Stored rows:
** begin **
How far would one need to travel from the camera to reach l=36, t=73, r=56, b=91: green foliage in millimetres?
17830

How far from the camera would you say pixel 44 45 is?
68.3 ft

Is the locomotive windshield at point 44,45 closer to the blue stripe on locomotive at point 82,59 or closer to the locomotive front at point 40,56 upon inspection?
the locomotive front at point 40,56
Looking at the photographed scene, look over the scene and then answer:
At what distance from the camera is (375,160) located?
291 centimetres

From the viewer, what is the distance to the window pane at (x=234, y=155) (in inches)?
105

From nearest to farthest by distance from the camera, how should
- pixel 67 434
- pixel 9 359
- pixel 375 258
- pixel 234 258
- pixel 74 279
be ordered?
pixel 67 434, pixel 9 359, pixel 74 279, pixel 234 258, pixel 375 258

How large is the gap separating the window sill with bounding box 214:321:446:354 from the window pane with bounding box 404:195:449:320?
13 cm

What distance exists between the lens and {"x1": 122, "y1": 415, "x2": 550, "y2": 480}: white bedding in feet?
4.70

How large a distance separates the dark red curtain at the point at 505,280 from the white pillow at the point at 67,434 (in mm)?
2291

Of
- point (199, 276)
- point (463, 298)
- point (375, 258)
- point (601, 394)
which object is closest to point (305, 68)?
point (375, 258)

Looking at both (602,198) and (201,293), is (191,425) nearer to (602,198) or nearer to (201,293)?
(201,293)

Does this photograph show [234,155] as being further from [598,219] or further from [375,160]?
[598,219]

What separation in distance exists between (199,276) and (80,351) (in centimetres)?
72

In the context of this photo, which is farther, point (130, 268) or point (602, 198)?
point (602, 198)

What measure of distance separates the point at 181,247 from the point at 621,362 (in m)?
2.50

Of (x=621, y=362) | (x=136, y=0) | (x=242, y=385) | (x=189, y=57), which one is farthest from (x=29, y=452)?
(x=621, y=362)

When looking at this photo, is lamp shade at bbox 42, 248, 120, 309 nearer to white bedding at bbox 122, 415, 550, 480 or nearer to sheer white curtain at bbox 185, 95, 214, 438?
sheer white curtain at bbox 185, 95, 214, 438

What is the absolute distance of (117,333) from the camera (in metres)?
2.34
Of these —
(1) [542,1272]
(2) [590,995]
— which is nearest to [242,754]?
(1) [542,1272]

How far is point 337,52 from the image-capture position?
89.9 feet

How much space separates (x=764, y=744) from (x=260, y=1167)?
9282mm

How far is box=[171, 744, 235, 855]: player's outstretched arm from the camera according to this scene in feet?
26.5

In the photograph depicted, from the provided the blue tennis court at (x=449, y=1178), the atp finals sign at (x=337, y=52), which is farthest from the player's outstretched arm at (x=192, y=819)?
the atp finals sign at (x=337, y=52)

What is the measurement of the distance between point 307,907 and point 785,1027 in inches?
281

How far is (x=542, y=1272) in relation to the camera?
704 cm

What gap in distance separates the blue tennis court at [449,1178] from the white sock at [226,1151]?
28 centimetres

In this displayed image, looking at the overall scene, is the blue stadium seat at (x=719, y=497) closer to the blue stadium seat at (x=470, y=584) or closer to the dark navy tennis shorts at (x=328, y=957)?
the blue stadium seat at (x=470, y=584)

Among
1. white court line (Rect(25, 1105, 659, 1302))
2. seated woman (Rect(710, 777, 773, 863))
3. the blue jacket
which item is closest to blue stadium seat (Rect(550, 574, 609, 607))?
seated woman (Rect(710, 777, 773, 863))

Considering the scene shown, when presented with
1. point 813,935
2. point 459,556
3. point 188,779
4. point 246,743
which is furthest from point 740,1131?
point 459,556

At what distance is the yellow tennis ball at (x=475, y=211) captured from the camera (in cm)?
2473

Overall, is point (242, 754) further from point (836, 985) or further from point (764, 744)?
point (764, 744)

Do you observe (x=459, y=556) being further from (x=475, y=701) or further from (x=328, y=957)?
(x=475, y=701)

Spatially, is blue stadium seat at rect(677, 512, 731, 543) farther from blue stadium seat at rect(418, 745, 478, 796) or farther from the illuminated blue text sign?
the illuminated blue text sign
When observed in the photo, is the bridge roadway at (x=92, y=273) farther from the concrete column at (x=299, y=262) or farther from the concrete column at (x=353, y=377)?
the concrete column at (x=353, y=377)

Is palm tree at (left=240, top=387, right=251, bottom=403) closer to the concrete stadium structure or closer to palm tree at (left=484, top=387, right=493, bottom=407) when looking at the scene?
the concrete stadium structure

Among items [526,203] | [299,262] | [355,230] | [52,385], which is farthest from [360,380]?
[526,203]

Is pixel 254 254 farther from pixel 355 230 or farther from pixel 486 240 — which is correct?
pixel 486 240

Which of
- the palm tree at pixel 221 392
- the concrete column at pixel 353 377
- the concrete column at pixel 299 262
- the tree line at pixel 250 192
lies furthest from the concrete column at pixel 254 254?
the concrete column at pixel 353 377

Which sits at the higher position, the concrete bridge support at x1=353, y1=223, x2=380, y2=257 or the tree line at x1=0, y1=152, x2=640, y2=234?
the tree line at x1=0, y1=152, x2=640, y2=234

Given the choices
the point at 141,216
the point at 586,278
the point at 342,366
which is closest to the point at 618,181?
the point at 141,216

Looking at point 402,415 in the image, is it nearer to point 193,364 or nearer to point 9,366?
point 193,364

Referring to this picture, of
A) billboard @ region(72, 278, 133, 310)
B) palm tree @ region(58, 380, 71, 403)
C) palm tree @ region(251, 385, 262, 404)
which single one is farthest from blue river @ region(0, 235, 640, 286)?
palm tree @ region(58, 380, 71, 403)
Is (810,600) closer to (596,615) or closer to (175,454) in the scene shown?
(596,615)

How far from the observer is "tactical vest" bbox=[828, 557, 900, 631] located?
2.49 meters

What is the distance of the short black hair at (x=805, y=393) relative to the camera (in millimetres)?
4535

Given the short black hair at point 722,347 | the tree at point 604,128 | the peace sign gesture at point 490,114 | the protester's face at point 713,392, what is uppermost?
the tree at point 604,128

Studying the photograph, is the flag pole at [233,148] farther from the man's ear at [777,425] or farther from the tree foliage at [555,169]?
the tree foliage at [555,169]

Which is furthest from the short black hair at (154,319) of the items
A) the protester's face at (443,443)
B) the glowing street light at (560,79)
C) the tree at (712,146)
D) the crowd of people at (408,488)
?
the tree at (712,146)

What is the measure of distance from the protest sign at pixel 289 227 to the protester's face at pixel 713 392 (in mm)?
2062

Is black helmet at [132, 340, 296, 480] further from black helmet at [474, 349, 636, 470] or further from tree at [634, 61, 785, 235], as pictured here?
** end **
Given exercise: Exactly as written, give the line containing "Which is furthest from the" and all remaining lines of the records.

Exercise response:
Which is furthest from the short black hair at (154,319) of the items
A) the protester's face at (443,443)
B) the glowing street light at (560,79)
C) the tree at (712,146)
D) the crowd of people at (408,488)
?
the tree at (712,146)

What is the measure of distance from the protest sign at pixel 289 227 to the protester's face at pixel 713 392 (in mm)?
2062

Is black helmet at [132, 340, 296, 480] further from black helmet at [474, 349, 636, 470] or further from tree at [634, 61, 785, 235], as pictured here?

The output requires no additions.